Bugüne kadar hayvan haklarının korunması adına ünlülerin destek verdiği sayısız kampanya düzenlendi. Pek çoğu, barınaklardaki hayvan kafeslerinin ardına geçip poz veren ünlülerin 'eğlencesi' olmaktan ve magazin sayfalarının görsel eksiğini tamamlamaktan öteye gidemedi. Ama sonuncusu, son derece etkileyiciydi. Bakalım etkili olduğu kadar, 'etkileyici' de olacak mı?
'Kürkünü çıkar, vicdanını giy"'sloganıyla tanıtılan yeni kampanya filminde birbiri ardına kamera karşısına geçen ünlüler, kürkleri için avlanan hayvanlara nasıl eziyet edildiğini 'tüm çıplaklığıyla' anlatıyorlar.
Iskalayanlar için o filmde anlatılanları bir kez de burada tekrarlayayım:
Kürk ve deri aksesuvarları için sadece yabani hayvanlar değil, artık sokaklardan toplanan kedi ve köpekler de kullanılmaya başlandı.
Su samurları, kürklerinin parlaklığı bozulmasın diye kafalarına sopayla defalarca vurularak öldürülüyor.
Pek çok hayvan, kürkleri canlılığını korusun diye öldürülmeden önce günlerce soğukta bekletiliyor.
Yine kürkü için yakalanan hayvanlar, kürkleri dışkıları ile pislenmesin diye öldürülmeden önce aç ve susuz bırakılıyor.
Ve yine 'kürk kalitesinin korunması' amacıyla(!) hayvanların derileri canlı canlı yüzülüyor...
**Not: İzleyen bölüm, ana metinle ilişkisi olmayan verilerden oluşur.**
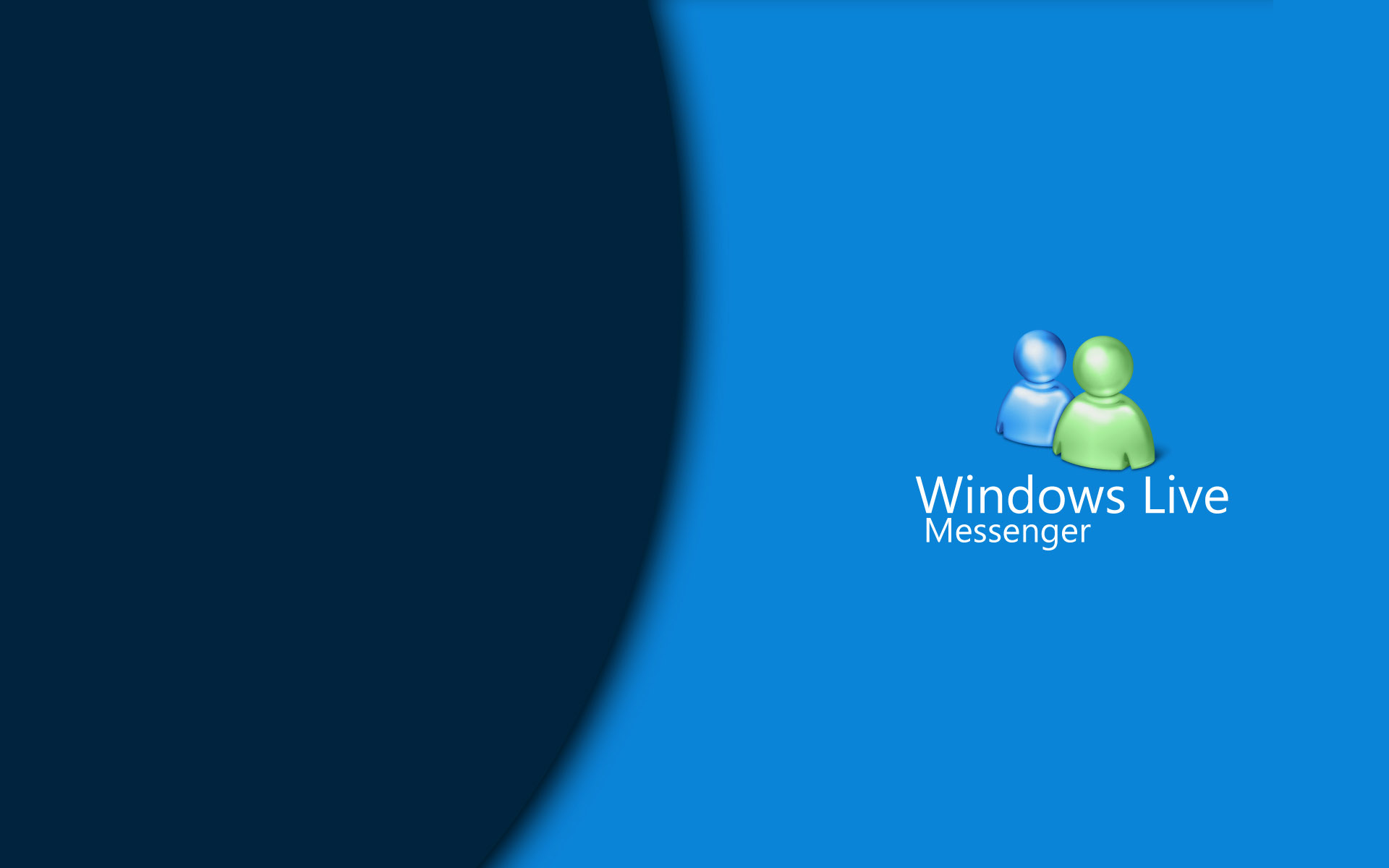 Abstract Live Wallpaper Windows Vista HD Background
'O zaman dana eti de yemesin kimse... Onlar da öldürülmüyor mu?' diyerek, kürk mantolarının içinde salına salına gezen magazin güllerine soruyorum: Yukarıda sıraladığım beş maddenin ardından sırtınızdaki kürkü çıkarıp vicdanınızı kuşanabildiniz mi bari?